Jean Meyer
¡El rey ha muerto!, ¡viva el rey!

Hassan II, sultán de Marruecos de 1961 a 1999, decimoseptimo soberano de la dinastía alauí, trigésimoquinto descendiente del profeta Mahoma, acaba de morir a los 70 años, dejando el trono a su hijo de 36 años, Mohamed VI. Marruecos está lejos de México y sin embargo... la España morisca, tan presente en nuestro país, le debe mucho. Comparto la emoción de los millones de marroquíes que vinieron a brindar un último homenaje a su rey; no sólo porque tengo una prima, una nuera, sobrinos marroquíes, sino porque sé que ellos, como toda su nación, se sienten directamente afectados y que su duelo es también un asunto de familia. Hace menos de tres semanas el rey asistía en París, al lado del presidente francés, al tradicional desfile militar del 14 de julio y, al lado de las tropas francesas, marchaba un contingente marroquí. Fue un gran momento para el orgullo nacional.

Al sultán la gente lo consideraba como el padre de la nación, no de manera tradicional, fanática e irreflexiva, sino porque se había ganado ese sitio a lo largo de los años. Los soberanos que han sabido conservar su trono durante tantos años --no hablo de los déspotas-- son muy escasos. Hassan II en eso se parece al recién desaparecido rey Hussein de Jordania. Que no al destronado sha de Irán. Como Hussein tuvo que enfrentar, en la primera mitad de su largo reinado, retos muy difíciles, levantamientos, complots, atentados a los cuales escapó de manera tan milagrosa que no cabe duda que tenía la famosa baraka, es decir, la suerte a su favor. Como el primero, después de derrotar con mano dura, muy dura, a sus adversarios, supo manifestar un notable genio político, tanto en política interior como en las relaciones internacionales.

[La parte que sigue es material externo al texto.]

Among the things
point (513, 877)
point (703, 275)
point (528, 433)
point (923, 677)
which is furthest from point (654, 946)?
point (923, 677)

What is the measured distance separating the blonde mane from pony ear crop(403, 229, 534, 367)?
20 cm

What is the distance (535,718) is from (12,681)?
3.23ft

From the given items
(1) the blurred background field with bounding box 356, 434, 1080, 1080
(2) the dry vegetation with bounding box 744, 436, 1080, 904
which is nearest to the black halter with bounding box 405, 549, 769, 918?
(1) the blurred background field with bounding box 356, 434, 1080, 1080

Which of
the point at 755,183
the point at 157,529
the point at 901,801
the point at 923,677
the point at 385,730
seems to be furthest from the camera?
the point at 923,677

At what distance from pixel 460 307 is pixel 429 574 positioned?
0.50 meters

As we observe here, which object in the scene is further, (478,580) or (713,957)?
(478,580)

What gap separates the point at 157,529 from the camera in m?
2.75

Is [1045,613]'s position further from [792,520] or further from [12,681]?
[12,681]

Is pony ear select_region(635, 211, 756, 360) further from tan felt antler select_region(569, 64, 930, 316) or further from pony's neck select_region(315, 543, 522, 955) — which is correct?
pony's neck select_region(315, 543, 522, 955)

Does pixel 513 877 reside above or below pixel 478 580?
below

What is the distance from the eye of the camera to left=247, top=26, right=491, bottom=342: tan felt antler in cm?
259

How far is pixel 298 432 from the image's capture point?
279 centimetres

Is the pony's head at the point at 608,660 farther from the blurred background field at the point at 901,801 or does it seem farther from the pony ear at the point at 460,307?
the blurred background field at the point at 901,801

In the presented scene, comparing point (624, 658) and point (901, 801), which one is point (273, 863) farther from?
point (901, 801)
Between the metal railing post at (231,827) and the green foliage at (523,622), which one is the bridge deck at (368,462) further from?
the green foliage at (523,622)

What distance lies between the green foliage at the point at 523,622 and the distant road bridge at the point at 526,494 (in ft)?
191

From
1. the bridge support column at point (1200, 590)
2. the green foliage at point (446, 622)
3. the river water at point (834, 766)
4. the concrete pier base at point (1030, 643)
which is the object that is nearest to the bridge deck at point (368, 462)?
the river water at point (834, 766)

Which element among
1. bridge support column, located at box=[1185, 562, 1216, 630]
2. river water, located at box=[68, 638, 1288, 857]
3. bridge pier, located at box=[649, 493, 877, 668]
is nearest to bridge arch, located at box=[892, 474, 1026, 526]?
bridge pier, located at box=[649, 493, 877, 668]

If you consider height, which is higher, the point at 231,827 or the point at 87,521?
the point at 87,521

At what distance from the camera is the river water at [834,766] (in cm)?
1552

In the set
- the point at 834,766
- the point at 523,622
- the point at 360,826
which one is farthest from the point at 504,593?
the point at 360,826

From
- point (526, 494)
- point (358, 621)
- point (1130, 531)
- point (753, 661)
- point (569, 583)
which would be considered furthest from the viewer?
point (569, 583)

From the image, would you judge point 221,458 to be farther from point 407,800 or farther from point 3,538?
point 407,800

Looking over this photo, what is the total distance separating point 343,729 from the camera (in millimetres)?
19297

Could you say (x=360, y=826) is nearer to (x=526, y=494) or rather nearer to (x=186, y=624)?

Soberano absoluto, como su padre y sus antepasados, más cercano de Luis XIV que de la reina Isabel o del rey Juan Carlos (quien dice de él que fue su hermano mayor), ha orientado Marruecos hacia la democracia moderna. Deja instalado un Congreso, elegido democráticamente, con un gobierno dirigido por un socialista de la oposición. Ha vaciado las cárceles antes llenas de presos políticos, hasta ha dispuesto el pago de compensaciones económicas para los ex detenidos, para las familias de los muertos en terribles calabozos y de los desaparecidos. En la interminable lista de violadores de los derechos humanos, que sobran en Africa y en el mundo árabe, Marruecos era ``sólo un infractor moderado'', como lo reconoce Robert Fisk, nada amigo de ese rey que llama ``un europeo honorario''.

A diferencia del sha, supo modernizar su país sin ofenderlo en sus tradiciones y en su fe; claro, tenía a su favor descender del profeta y pertenecer a una dinastía milenaria, mientras que el sha era el hijo de un militar golpista; eso no le quita el mérito de haberse mantenido en su papel de ``comendador de los creyentes'', lo que le ahorró a Marruecos la terrible prueba del fundamentalismo, del integrismo religioso y político. Demostró al mundo que existe un Islam moderno que concilia tradición y progreso, ciencia y fe. No ha reprimido el integrismo a la manera turca, sino que le segó la hierba bajo los pies. Por lo mismo, los importantes y numerosos movimientos islamistas del país no predican la violencia.

Finalmente, a su haber queda la protección de los judíos marroquíes --vieja tradición de la monarquía-- y el papel decisivo que tuvo en las negociaciones secretas, en Marruecos, entre israelíes y palestinos. Conozco los grandes, muy grandes problemas sociales del país, pero hoy es el momento de recordar el valor, la inteligencia, la imaginación política y diplomática de Hassan II. Nuestros hombres políticos deberían seguir su ejemplo, imitar su evolución.